Kodati, Vamsi Krishna (2015-12). Probability-Based Memory Access Controller (PMAC) for Energy Reduction in High Performance Processors. Master's Thesis. Thesis uri icon


  • The increasing transistor density due to Moore's law scaling continues to drive the improvement in processor core performance with each process generation. The additional transistors are used to widen the pipeline, increase the size of the out-of-order instruction scheduling window, register files, queues and other pipeline data structures to extract high levels of instruction level parallelism and improve upon single- threaded performance. Such dynamically scheduled superscalar processor cores speculatively fetch and execute several instructions far ahead in a program, along the program path predicted by its branch predictors. During branch mispredictions, the architectural state of high performance processor cores can be restored at cost of high latency penalties, but the speculative memory requests sent by data memory access instructions on the mispredicted paths cannot be revoked. Such memory requests alter the data arrangement across memory hierarchy and result in wasted memory transactions, bandwidth and energy consumption.

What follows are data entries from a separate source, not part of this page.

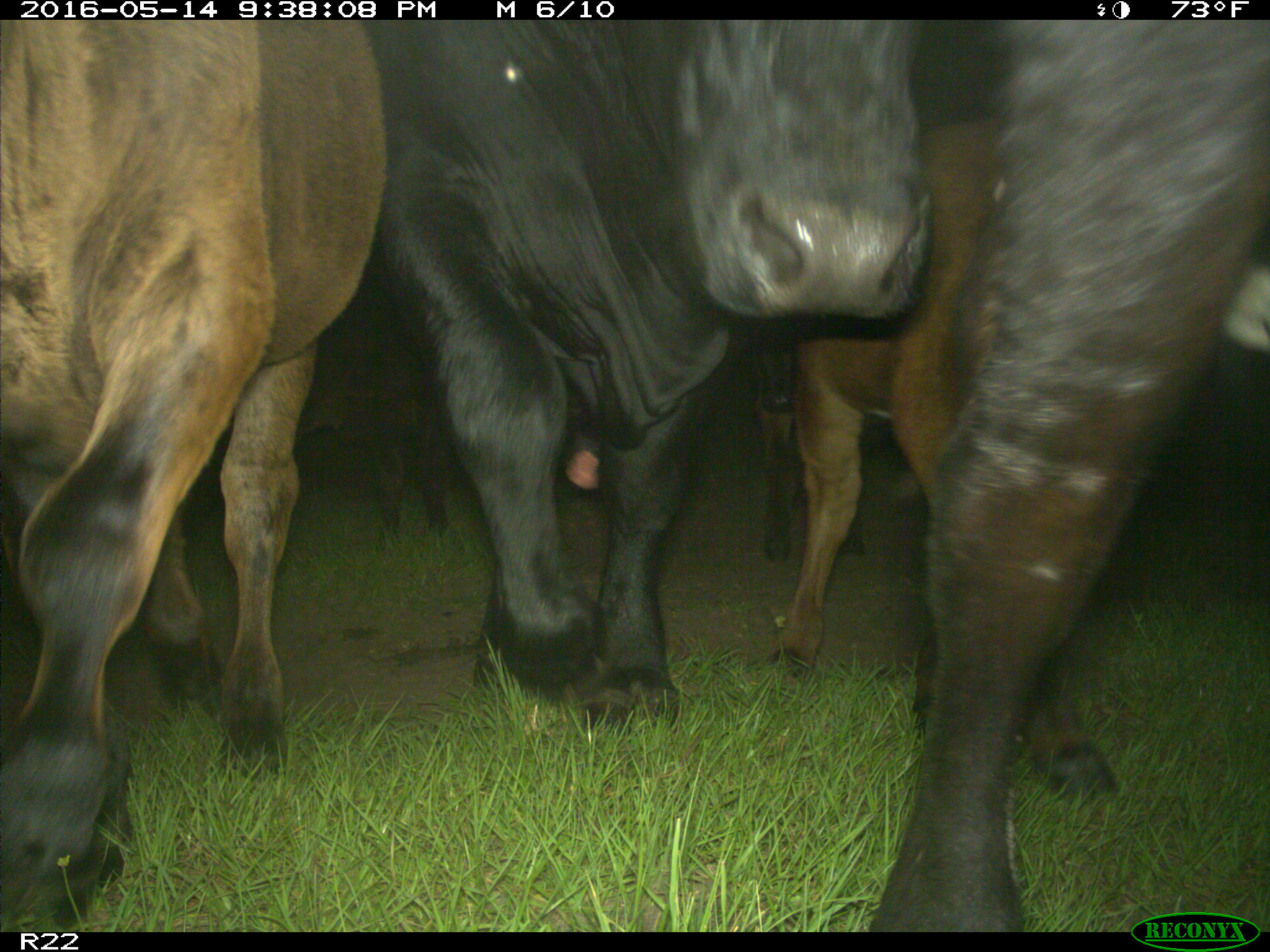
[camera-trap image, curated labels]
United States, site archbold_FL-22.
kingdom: Animalia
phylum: Chordata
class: Mammalia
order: Artiodactyla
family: Bovidae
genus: Bos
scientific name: Bos taurus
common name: domestic cow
Bos taurus (domestic cow).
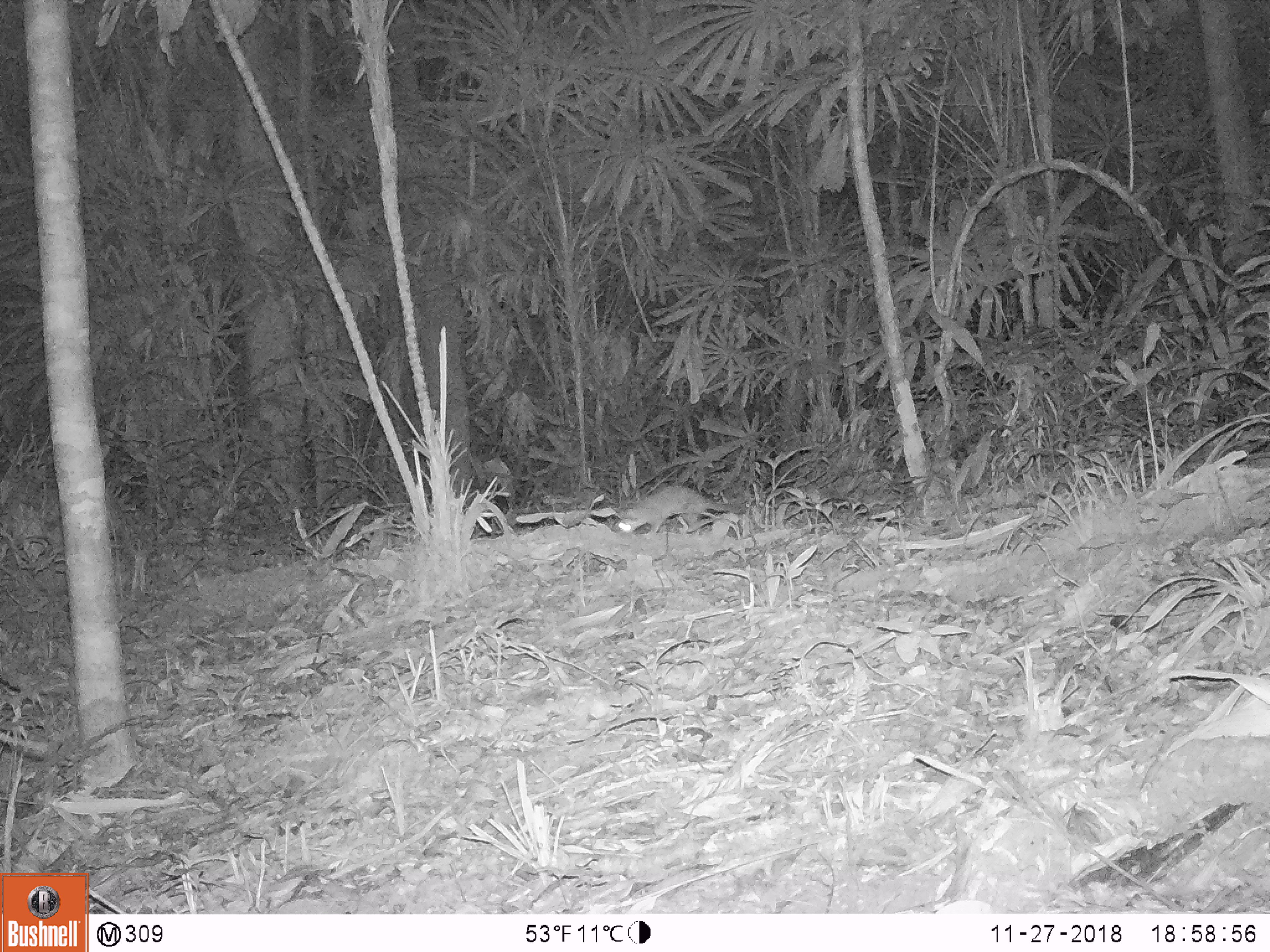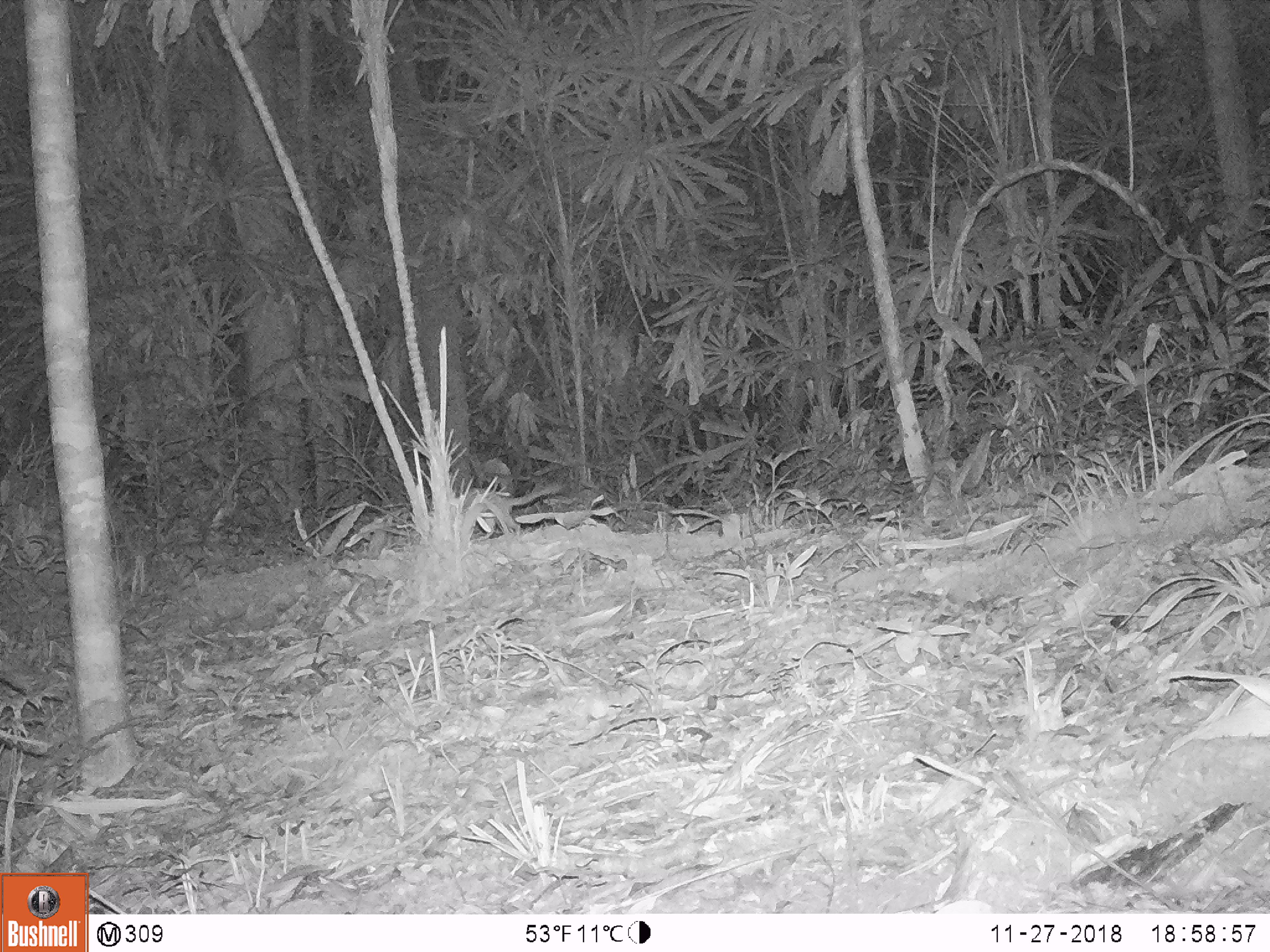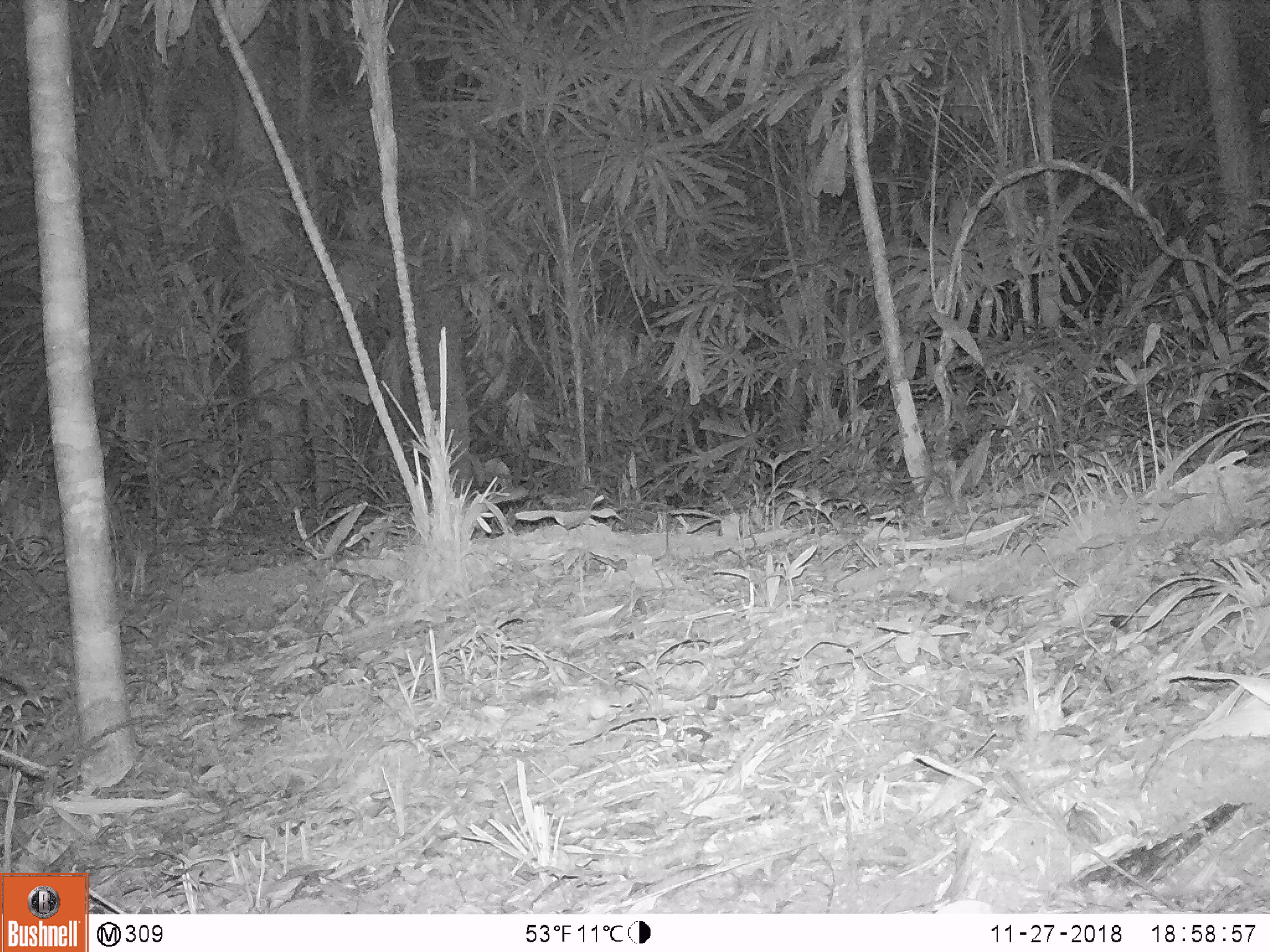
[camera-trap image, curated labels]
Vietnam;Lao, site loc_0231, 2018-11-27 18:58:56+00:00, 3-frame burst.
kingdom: Animalia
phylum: Chordata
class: Mammalia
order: Carnivora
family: Mustelidae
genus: Melogale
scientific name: Melogale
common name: ferret badger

Even with low branch misprediction rates, these processor cores spend significant time on mispredicted program paths. In this thesis, we propose a probability based memory access controller to curb the data memory requests sent along mispredicted paths and achieve energy and memory bandwidth savings with minimum impact on performance. It computes path probability of instructions and throttles memory access instructions with low probability of execution. A deterministic or dynamically varying probability value is used as a threshold to control speculative memory requests sent to the memory hierarchy. The proposed design with a dynamic threshold reduces up to 51% of wrong path memory accesses and maximum of 31% of wrong path execution while achieving power savings up to 9.5% and maximum of 6.3% improvement in IPC/Watt in a single core processor system.